--- Written task 1 ---
Pull out every line of the listing that contains the string "shown", matching case exactly.
---*---
I use craigslist a lot. Sorry newspaper industry. The classifieds has done and gone all digital on the gray lady.
Sometimes I suppose it would be nice to take a red Sharpie and circle all the jobs I’ll never hear back from or the circa 1920s bed frame ad that, as I lay awake at night on my futon, I night-dream of. But that would mess up my screen and I usually don’t ball up my computer and toss it on the fire. Though I sometimes want to.
One sunny spot amidst the perverts and spammers are the good men and women looking for housemates. I have had great – no, fantastic – roommating experiences via craigslist. No complaints, really. Some of my best friends were gathered this way. Even people I never actually lived with but met at their respective rentals:

-There’s Nick, from Chicago. It was Winter 2008 and I was lost, wondering where I belonged in this world as a post-graduate with no real skills. While visiting a friend in Chicago, I followed up on his ad that mentioned Neutral Milk Hotel, a worn-out couch in the kitchen, maps on the walls and delicious scones. It turned out we had a mutual friend and I was thisclose to closing the deal. Unfortunately, some job prospects fell through and I made my way to Seattle, then PA and then North Carolina, but we are still Facebook friends, which sometimes counts for something. I ended up getting replaced by a guy who was a backup dancer for Celine Dion. Strange … more because I never really considered Celine to inspire any move-busting but what do I know about French Canadian soaring ballads.

-More recently, Mike from Everywhere Town, who is hunkered down in Asheville. He is a self-proclaimed Mr. FixIt and an Animal Collective fan. Both of these facts I know because he showed me a busted flatscreen TV in his basement and the tubes needed to make it radiate bad reality TV and bad everything else TV I suppose, and also Post Merriweather Pavillion was playing when I entered his apartment. I didn’t move in, but we regularly discuss the following via Gchat: Korean War babies circa 1948, creepsters at the Westville Pub and Texas politics.
---*---
--- Written task 2 ---
Write out the passage of the craigslist roommate post starting at "Sometimes I suppose" and ending at "sometimes want to.", word for word.

--- Provided material ---
---*---
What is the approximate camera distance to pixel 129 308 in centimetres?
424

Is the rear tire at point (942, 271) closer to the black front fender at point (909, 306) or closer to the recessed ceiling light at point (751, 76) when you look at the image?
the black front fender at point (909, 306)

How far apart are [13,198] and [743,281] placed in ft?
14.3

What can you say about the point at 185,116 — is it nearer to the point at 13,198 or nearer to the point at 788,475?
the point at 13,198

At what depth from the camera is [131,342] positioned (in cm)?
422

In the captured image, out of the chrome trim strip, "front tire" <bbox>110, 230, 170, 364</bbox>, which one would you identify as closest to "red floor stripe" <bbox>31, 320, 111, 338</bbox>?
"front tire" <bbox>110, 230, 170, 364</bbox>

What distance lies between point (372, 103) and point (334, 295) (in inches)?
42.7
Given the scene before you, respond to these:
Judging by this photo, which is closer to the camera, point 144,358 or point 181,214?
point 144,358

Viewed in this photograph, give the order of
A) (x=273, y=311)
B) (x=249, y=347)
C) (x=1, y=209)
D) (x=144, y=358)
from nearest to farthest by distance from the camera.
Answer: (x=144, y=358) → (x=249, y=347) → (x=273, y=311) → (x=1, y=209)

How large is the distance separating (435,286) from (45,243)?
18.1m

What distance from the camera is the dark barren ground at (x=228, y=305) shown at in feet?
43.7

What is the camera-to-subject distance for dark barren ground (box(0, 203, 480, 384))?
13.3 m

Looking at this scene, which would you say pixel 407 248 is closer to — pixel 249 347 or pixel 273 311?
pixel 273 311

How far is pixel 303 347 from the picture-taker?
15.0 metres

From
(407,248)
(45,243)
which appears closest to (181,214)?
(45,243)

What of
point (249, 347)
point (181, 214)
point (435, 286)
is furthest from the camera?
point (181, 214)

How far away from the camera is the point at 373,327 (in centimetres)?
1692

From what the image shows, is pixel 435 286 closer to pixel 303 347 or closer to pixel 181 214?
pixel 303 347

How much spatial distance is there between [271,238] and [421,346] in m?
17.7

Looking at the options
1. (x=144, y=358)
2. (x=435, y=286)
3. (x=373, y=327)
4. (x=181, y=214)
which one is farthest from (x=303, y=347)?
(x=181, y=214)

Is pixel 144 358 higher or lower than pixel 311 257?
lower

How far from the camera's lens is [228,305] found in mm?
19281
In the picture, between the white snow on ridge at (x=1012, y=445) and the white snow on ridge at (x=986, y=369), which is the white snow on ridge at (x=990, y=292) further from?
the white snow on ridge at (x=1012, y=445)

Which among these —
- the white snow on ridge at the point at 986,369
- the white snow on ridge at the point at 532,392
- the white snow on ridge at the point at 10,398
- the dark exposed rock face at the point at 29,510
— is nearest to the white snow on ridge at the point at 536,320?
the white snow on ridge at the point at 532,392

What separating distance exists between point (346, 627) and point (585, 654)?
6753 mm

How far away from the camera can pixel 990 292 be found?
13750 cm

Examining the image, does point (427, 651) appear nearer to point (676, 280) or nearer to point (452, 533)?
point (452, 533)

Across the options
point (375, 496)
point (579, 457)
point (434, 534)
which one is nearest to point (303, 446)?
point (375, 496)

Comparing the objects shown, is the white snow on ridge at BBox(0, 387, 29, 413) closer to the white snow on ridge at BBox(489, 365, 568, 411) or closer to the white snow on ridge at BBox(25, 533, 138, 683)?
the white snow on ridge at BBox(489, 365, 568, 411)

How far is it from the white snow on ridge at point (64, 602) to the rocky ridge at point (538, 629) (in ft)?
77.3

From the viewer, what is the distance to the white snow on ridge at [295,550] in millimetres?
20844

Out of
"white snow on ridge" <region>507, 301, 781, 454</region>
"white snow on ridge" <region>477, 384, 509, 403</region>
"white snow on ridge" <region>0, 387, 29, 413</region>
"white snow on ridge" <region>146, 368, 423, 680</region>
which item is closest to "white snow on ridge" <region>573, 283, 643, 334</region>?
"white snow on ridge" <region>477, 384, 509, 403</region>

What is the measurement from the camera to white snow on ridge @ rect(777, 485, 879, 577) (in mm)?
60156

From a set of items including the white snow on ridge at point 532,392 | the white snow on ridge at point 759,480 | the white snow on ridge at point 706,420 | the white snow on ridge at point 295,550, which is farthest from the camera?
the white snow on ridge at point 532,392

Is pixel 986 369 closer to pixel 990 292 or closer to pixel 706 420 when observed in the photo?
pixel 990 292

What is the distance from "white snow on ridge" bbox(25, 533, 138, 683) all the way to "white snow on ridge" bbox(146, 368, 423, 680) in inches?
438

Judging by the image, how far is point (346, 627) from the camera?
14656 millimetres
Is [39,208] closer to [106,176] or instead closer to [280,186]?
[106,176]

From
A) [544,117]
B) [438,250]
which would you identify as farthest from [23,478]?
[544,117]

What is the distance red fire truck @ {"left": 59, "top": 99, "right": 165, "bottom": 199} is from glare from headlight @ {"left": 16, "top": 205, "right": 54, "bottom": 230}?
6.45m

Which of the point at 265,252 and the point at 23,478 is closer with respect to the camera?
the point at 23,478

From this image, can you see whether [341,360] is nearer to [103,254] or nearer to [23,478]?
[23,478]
---*---
--- Exercise answer 1 ---
What distance from the camera is the dark barren ground at (x=228, y=305) shown at in feet?
Comparing the objects shown, is the white snow on ridge at BBox(0, 387, 29, 413) closer to the white snow on ridge at BBox(489, 365, 568, 411) or closer to the white snow on ridge at BBox(25, 533, 138, 683)?

--- Exercise answer 2 ---
Sometimes I suppose it would be nice to take a red Sharpie and circle all the jobs I’ll never hear back from or the circa 1920s bed frame ad that, as I lay awake at night on my futon, I night-dream of. But that would mess up my screen and I usually don’t ball up my computer and toss it on the fire. Though I sometimes want to.